──────── Provided data

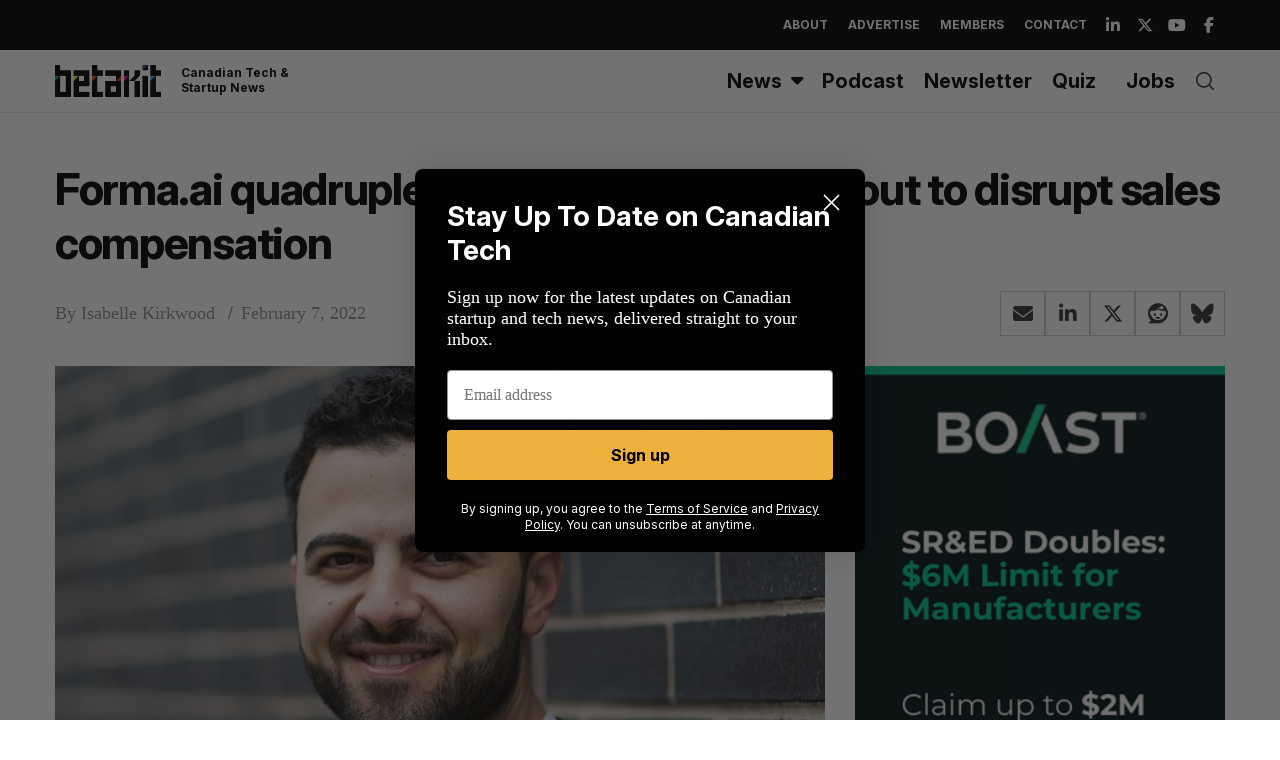

--- FILE ---
content_type: text/html; charset=utf-8
request_url: https://www.google.com/recaptcha/api2/aframe
body_size: 269
content:
<!DOCTYPE HTML><html><head><meta http-equiv="content-type" content="text/html; charset=UTF-8"></head><body><script nonce="ZwoQKXLEgvuR1Jv_kMvJhQ">/** Anti-fraud and anti-abuse applications only. See google.com/recaptcha */ try{var clients={'sodar':'https://pagead2.googlesyndication.com/pagead/sodar?'};window.addEventListener("message",function(a){try{if(a.source===window.parent){var b=JSON.parse(a.data);var c=clients[b['id']];if(c){var d=document.createElement('img');d.src=c+b['params']+'&rc='+(localStorage.getItem("rc::a")?sessionStorage.getItem("rc::b"):"");window.document.body.appendChild(d);sessionStorage.setItem("rc::e",parseInt(sessionStorage.getItem("rc::e")||0)+1);localStorage.setItem("rc::h",'1769352925991');}}}catch(b){}});window.parent.postMessage("_grecaptcha_ready", "*");}catch(b){}</script></body></html>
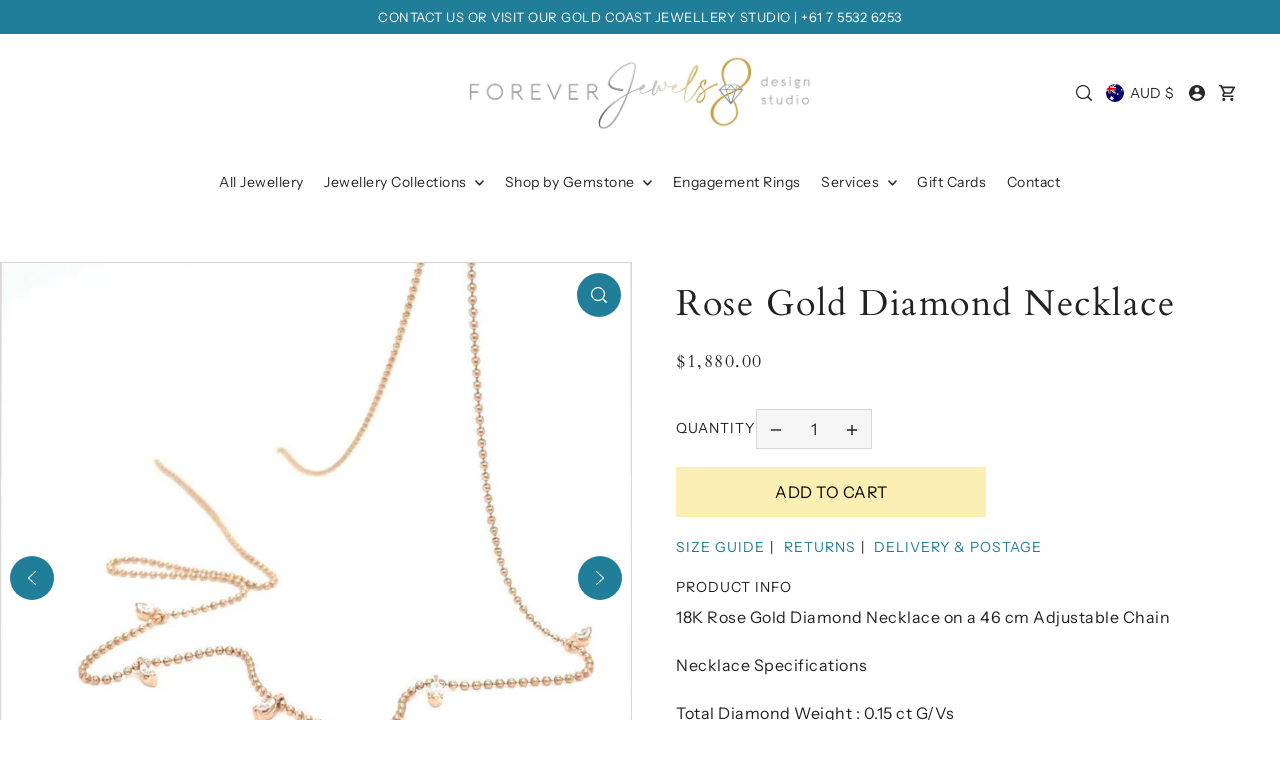

--- FILE ---
content_type: text/css
request_url: https://foreverjewelsdesignstudio8.com/cdn/shop/t/11/assets/component-navigation.css?v=3547513666845241731747078003
body_size: 576
content:
.navigation{--dropdown-background-color: var(--header-bg);--header-wrapper-background: var(--header-bg);--nav-hover-color: var(--header-bg);--dropown-hover-background: var(--header-bg);--dropdown-min-width: 220px;--nav-color: var(--header-text);--nav-hover-link-color: var(--header-hover);--dropdown-link-hover-color: var(--header-hover);--dropdown-link-color: var(--header-text);background:inherit;list-style:none;margin-bottom:0;position:relative;width:100%;z-index:5;line-height:60;position:unset}.navigation--sticky.navigation{position:fixed!important;top:0;left:0}.navigation__menu{margin-bottom:0}.navigation__menuitem{display:inline-block}.navigation__menuitem:hover{background:var(--nav-hover-color)}.navigation__menulink{font-family:var(--nav-family);font-weight:var(--nav-weight);font-style:var(--nav-style);font-size:var(--nav-size);color:var(--nav-color)!important;display:block;padding:0 10px!important;position:relative;letter-spacing:var(--nav-spacing);margin-bottom:0;line-height:60px;z-index:1}.navigation__menulink.is_upcase-true{text-transform:uppercase}.navigation__menulink:hover{color:var(--nav-hover-link-color)!important;text-decoration:none;border-bottom:none}.navigation__menulink:hover svg .hover-fill{fill:var(--nav-hover-link-color)!important}.navigation__menulink:visited{border-bottom:none}.navigation__menuitem.navigation__menuitem--dropdown>.navigation__menulink svg{margin-left:5px}.dropdown{display:none;position:absolute;padding:10px 10px 10px 15px;z-index:5;background:var(--dropdown-background-color)}.navigation__menuitem--dropdown:hover .dropdown:not(.dropdown--nested),.navigation__menuitem--active.navigation__menuitem--dropdown .dropdown:not(.dropdown--nested){display:block}.dropdown__menuitem{line-height:34px!important;margin:0;padding:3px 0;white-space:nowrap;background:transparent!important;min-width:var(--dropdown-min-width);display:block;position:relative;text-align:left}.dropdown__menuitem:hover{background:var(--dropown-hover-background)!important}.dropdown__menulink{width:100%;text-align:left;text-transform:none!important;color:var(--dropdown-link-color)!important;font-size:var(--font-size);font-family:var(--main-family)!important;font-weight:var(--main-weight);font-style:var(--main-style);display:block;max-width:90%;overflow:hidden;text-overflow:ellipsis;margin-bottom:0}.dropdown__menulink:hover{color:var(--dropdown-link-hover-color)!important}.dropdown__menulink:hover svg .hover-fill{fill:var(--dropdown-link-hover-color)!important}.dropdown__menuitem--nested.dropdown__menuitem svg{position:absolute;right:10px;top:50%;transform:translateY(-50%)}.dropdown--nested.dropdown{display:none}.dropdown__menuitem:hover>.dropdown--nested.dropdown,.dropdown__menuitem.dropdown__menuitem--active>.dropdown--nested.dropdown{position:absolute;left:100%;padding:10px 10px 10px 20px;top:-10px;background:var(--dropdown-background-color);display:block}.dropdown__menuitem:hover>.dropdown--nested.dropdown--edge.dropdown,.dropdown__menuitem.dropdown__menuitem--active>.dropdown--nested.dropdown--edge.dropdown{left:initial;right:calc(100% + 10px)}.megamenu.row.grid__wrapper{display:none;position:absolute;z-index:4;line-height:initial;padding:0 20px!important;background:var(--dropdown-background-color);width:95%;left:2.5%;max-width:95%;margin:0}.megamenu--container{display:flex;justify-content:center}.megamenu__wrapper{flex-flow:column wrap;flex:1 1 auto;columns:4;padding:20px 0}.nav-inner-container.nav_inline_center .navigation__menu{position:unset}.nav-inner-container.nav_inline_center .navigation__menu ul.megamenu.row{width:100%}@media screen and (min-width: 1680px){.nav-inner-container.nav_inline ul.megamenu.row{left:50%;margin-left:-700px}}@media screen and (min-width: 1220px) and (max-width: 1679px){.nav-inner-container.nav_inline ul.megamenu.row{left:50%;margin-left:-600px}}@media screen and (min-width: 981px) and (max-width: 1219px){.nav-inner-container.nav_inline ul.megamenu.row{left:50%;margin-left:-480px}}.navigation__menuitem:hover>.megamenu,.navigation__menuitem--active.navigation__menuitem>.megamenu{display:grid}.megamenu span.grid__wrapper.grid__wrapper-nest{padding:0 3%;grid-column-gap:30px}.megamenu__collection-image{width:100%;position:relative;margin-left:auto;margin-right:auto;background-color:transparent}.megamenu__collection-image .box-ratio{padding-bottom:50%!important}.megamenu__collection-image .box-ratio img{object-fit:cover;height:100%;width:100%;position:absolute;left:50%;top:50%;transform:translate(-50%,-50%);-webkit-backface-visibility:hidden;backface-visibility:hidden}.megamenu__header{padding:20px 0 5px;font-family:var(--main-family)!important;color:var(--dropdown-link-color);font-weight:var(--heading-weight);margin-bottom:10px;text-align:left;font-size:var(--nav-size)}.megamenu__headerlink{padding-left:0}.megamenu__list{width:100%;background:var(--dropdown-background-color)}.megamenu__listcontainer{display:flex;flex-direction:column;break-inside:avoid;page-break-inside:avoid;padding:0 10px}.megamenu__listcontainer:hover{background:transparent!important}.megamenu__listitem{line-height:unset!important;text-align:left!important;display:block!important;clear:left;padding:0 0 5px}.megamenu__listlink{padding:0!important;font-weight:400!important;color:var(--dropdown-link-color)!important;font-size:var(--font-size)!important;font-family:var(--main-family)!important;font-weight:var(--main-weight);font-style:var(--main-style);background:transparent!important;text-transform:none!important}.megamenu__listlink:hover{color:var(--dropdown-link-hover-color)!important}.megamenu__imagecontainer{margin-top:20px}ul.megamenu li.desktop-3:nth-child(5n){clear:left}ul.megamenu__ulcontainer{margin-top:20px;padding:0 10px}span.menu__listitem-product,span.menu__listitem-collection{display:flex;align-items:center;justify-content:flex-start;gap:5px}span.menu__listitem-product .box-ratio,span.menu__listitem-collection .box-ratio{padding-bottom:0!important;height:26px!important;position:relative;flex:0 0 26px}span.menu__listitem-product .box-ratio img,span.menu__listitem-collection .box-ratio img{object-fit:cover;object-position:center center;height:100%}
/*# sourceMappingURL=/cdn/shop/t/11/assets/component-navigation.css.map?v=3547513666845241731747078003 */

────────────────

* What to work on: Lines above with the word "component" should be counted, and the reply is that count alone.

* Response: 2